The Third Thumb investigates the relationship between the body and prosthetic technology in new ways. It is part tool, part experience, and part self-expression; a model by which we better understand human response to artificial extensions. It instigates necessary conversation about the definition of 'ability'.

The origin of the word ‘prosthesis’ meant ’to add, put onto’; so not to fix or replace, but to extend. The Third Thumb is inspired by this word origin, exploring human augmentation and aiming to reframe prosthetics as extensions of the body.

How does is work? The human thumb has a really dynamic movement, the opposing movements working together make the thumb more functional than a single finger. The Third Thumb replicates these movements by using two motors pulling against the natural tension of a flexible 3d printed material. The motors are controlled by two pressure sensors retrofitted into your shoes, under your toes, and communicate to the thumb via Bluetooth connection. The foot control is inspired by products that help to develop the already strong connection between our hands and our feet. For example driving a car, using a sewing machine, or playing a piano.
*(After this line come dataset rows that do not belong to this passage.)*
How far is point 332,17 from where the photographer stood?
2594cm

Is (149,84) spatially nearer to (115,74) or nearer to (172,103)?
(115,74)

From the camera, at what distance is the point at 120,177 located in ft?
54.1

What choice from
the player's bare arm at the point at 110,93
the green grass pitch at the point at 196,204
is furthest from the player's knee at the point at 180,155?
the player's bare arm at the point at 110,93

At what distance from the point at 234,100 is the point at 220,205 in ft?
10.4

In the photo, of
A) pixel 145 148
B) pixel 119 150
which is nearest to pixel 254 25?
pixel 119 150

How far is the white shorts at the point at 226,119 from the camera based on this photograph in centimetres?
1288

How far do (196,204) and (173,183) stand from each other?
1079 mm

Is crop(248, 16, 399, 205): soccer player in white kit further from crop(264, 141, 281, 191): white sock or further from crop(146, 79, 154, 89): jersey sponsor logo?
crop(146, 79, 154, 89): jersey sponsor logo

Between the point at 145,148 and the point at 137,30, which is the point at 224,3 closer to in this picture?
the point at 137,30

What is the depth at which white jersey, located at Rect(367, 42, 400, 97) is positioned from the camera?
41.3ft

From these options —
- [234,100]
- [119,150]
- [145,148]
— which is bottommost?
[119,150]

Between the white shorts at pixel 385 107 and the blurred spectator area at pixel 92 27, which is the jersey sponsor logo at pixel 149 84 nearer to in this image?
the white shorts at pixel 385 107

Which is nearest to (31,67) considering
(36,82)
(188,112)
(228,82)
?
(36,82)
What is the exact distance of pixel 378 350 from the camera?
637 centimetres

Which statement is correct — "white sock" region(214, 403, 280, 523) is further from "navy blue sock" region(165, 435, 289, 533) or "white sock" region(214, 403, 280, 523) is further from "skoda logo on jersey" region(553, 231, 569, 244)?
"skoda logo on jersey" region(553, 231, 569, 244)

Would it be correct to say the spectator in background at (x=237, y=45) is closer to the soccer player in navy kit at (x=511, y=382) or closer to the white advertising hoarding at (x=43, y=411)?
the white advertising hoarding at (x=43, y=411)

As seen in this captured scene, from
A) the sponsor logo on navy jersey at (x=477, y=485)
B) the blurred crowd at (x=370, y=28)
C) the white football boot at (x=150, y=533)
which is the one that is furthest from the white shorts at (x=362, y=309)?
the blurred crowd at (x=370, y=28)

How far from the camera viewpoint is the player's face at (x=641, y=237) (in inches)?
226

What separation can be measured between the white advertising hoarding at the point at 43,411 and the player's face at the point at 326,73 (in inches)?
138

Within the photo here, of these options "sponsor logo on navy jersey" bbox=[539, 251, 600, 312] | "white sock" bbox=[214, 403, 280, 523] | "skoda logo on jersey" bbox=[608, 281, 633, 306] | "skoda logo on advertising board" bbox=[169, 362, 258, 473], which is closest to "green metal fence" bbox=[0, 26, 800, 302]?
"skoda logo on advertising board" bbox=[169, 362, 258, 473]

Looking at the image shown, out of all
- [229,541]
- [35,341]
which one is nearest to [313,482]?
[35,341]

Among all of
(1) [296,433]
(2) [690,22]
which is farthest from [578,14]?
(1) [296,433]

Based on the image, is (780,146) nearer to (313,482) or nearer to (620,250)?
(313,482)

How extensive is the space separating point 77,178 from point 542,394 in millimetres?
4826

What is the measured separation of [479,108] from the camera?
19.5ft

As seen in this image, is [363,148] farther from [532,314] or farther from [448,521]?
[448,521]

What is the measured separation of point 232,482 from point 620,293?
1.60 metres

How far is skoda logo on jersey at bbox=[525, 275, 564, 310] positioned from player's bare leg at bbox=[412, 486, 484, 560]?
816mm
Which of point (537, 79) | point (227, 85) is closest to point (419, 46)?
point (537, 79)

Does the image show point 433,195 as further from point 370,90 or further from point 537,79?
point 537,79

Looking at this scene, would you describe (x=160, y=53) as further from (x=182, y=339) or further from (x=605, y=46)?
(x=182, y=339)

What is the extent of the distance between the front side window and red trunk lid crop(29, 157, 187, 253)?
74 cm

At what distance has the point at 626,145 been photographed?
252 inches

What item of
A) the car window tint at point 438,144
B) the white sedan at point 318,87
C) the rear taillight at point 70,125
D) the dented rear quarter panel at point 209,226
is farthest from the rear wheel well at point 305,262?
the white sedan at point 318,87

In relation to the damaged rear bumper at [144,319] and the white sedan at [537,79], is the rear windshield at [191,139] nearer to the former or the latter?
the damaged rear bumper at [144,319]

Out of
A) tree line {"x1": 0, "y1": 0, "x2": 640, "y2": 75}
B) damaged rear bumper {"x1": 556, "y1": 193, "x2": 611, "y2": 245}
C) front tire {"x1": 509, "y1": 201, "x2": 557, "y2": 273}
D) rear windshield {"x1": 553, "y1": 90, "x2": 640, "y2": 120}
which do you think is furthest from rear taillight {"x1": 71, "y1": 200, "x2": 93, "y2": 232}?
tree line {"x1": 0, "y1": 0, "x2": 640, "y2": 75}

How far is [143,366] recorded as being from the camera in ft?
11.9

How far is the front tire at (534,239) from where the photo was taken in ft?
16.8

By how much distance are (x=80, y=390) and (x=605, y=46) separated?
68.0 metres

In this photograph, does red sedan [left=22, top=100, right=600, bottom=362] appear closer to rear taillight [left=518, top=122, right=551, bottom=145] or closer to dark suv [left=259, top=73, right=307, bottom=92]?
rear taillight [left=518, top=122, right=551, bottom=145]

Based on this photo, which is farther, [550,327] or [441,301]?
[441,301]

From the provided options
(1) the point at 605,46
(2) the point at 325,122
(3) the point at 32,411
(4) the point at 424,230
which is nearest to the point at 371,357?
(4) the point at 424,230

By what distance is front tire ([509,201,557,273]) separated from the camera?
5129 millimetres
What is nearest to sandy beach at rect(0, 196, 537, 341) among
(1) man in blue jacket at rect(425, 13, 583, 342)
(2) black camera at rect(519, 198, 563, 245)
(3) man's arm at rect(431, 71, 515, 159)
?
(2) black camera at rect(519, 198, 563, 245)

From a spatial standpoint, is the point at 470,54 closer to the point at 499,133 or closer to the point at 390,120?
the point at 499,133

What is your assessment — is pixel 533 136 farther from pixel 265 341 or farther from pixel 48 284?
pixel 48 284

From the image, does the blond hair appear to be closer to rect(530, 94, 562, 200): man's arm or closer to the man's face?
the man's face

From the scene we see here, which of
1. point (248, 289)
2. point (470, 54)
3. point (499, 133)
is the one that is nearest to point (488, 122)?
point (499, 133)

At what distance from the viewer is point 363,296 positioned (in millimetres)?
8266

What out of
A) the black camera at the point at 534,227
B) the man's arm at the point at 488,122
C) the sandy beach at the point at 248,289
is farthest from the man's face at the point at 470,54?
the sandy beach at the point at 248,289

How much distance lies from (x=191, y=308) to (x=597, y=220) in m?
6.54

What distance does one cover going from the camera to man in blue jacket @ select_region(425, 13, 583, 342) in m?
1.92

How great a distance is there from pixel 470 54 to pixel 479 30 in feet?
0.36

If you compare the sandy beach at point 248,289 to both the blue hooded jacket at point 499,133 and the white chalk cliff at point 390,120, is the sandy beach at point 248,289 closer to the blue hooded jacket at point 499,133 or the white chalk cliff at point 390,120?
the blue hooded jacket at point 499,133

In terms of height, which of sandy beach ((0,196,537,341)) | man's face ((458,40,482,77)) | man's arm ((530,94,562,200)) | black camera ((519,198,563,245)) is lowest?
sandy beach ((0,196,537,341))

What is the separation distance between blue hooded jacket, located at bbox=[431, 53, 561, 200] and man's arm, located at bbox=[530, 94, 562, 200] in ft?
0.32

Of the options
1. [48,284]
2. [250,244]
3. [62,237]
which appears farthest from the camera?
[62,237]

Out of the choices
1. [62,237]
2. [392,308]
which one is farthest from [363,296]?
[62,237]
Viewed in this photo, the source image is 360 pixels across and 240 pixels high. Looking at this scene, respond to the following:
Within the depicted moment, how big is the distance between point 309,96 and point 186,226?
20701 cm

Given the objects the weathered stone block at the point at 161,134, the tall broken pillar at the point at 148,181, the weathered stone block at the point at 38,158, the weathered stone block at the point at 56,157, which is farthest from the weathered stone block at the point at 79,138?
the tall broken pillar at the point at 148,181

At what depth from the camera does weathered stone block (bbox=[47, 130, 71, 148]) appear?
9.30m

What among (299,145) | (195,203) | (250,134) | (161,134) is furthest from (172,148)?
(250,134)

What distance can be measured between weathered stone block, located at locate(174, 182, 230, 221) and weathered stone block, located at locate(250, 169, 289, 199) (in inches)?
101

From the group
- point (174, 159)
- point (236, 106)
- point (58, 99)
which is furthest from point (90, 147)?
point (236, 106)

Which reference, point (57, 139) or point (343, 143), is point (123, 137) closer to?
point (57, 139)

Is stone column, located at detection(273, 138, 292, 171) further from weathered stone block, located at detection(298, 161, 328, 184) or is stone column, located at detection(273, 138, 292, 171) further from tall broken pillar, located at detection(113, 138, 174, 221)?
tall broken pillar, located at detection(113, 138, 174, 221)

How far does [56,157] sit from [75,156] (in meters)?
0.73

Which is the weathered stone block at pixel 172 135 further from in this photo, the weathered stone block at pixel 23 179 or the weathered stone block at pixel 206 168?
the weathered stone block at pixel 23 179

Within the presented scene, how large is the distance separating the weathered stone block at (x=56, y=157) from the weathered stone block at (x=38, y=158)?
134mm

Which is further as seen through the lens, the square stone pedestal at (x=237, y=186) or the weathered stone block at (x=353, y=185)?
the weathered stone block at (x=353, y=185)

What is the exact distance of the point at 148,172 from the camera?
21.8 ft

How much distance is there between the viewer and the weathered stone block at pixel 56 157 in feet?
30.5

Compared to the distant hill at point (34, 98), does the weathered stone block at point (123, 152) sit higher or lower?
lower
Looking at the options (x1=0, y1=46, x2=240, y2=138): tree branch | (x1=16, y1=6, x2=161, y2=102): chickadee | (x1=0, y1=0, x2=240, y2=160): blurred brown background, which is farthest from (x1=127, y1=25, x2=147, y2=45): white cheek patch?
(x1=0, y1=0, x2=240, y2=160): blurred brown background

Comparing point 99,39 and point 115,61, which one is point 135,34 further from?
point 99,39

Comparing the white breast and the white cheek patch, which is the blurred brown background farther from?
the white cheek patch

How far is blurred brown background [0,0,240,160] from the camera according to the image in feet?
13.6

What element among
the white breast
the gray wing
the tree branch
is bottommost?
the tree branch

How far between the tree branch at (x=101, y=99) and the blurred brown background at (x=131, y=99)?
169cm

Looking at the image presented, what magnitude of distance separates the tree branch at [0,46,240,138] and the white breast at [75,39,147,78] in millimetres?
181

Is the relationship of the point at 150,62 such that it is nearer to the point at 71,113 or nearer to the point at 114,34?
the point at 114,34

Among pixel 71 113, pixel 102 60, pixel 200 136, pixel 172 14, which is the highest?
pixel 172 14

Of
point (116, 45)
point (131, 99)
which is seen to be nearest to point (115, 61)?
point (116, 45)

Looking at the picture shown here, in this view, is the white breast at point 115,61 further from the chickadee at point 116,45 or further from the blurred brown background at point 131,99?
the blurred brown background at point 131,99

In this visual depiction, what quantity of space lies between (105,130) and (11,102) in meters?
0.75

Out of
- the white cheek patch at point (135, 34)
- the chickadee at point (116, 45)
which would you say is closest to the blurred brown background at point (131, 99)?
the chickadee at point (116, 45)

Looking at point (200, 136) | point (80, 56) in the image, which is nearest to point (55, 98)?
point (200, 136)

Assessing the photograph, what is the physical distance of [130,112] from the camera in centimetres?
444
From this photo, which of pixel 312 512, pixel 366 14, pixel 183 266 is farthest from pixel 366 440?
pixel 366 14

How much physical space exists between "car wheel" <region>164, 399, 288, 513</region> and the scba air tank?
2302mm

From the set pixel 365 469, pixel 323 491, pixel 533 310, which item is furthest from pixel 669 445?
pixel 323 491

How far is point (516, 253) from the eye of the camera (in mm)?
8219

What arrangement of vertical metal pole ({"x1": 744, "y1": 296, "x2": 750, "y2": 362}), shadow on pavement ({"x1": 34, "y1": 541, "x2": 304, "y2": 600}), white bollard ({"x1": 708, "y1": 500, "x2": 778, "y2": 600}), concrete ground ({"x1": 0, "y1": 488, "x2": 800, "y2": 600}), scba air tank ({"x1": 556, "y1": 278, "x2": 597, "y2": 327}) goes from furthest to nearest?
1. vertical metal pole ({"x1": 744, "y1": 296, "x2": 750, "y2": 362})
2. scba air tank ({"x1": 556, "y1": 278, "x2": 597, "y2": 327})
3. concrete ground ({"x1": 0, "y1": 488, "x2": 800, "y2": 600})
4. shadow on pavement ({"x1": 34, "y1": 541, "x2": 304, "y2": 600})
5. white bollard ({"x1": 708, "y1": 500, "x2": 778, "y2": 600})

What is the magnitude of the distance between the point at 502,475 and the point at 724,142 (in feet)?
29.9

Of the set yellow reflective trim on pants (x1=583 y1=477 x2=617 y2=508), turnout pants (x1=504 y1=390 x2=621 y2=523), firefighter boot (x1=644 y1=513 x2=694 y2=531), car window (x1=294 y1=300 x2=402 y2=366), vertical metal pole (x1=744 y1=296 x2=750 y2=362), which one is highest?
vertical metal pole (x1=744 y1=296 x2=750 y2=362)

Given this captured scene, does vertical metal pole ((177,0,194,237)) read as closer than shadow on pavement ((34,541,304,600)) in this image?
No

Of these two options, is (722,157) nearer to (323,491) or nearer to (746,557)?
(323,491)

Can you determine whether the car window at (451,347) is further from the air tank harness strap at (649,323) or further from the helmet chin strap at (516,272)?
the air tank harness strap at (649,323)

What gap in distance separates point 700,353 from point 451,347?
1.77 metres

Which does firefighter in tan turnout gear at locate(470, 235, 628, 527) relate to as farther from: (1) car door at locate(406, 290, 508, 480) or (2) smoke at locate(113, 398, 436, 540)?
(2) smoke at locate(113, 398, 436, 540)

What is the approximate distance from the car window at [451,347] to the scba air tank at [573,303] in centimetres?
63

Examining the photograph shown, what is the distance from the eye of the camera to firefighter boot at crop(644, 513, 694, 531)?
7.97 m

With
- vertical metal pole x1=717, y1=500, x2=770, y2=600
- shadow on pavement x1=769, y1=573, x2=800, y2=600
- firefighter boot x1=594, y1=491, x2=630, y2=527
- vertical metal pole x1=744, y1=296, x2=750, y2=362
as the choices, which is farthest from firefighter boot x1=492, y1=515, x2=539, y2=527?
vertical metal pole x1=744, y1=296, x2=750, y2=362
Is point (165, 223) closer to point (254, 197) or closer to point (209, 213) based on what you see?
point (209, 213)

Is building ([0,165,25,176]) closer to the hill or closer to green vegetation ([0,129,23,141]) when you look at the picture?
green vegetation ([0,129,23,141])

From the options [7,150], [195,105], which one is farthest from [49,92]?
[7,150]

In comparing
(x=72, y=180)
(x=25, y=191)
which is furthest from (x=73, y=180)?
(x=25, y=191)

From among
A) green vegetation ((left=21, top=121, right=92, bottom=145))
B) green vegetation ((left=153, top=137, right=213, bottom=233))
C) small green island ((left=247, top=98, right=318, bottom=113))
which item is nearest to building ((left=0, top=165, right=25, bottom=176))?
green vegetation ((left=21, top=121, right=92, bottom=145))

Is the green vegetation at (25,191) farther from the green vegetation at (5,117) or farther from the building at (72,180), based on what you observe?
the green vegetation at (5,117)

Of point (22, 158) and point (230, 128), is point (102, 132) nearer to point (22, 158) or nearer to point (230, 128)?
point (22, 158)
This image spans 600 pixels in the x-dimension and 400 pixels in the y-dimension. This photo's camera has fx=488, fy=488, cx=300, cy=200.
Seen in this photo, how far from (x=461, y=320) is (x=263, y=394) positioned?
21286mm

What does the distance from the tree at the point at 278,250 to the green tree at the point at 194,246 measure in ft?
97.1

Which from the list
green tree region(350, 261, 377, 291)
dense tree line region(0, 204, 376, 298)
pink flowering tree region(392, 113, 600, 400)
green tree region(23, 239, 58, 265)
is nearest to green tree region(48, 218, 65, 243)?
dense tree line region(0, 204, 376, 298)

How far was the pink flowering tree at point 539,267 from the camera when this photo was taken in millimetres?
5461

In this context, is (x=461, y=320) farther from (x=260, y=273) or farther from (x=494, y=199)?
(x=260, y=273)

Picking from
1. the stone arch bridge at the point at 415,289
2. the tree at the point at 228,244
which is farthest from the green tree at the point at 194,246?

The Third Thumb aims to challenge the perception of prosthetics. By extending the body I see it creating a similar trajectory for prosthetics as glasses or plastic surgery. Creating a shift from medical device to positive body image statement. Success is widespread social engagement with The Third Thumb, from a jewellery designer, to a falcon handler, to a tattoo artist, to a toddler, the more people who experience it, the better, framing it in different functions and aesthetics. The current Third Thumb design as a starting base for a lot of future adaption of aesthetic. The value of the Third Thumb is to create a catalyst for society to consider human extension, framed in an approachable, accessible design. It is a tool, an experience, and a form of self-expression. When we start to extend our abilities, and when we reframe prosthetics as extensions, then we start to shift the focus from ‘fixing’ disability, to extending ability.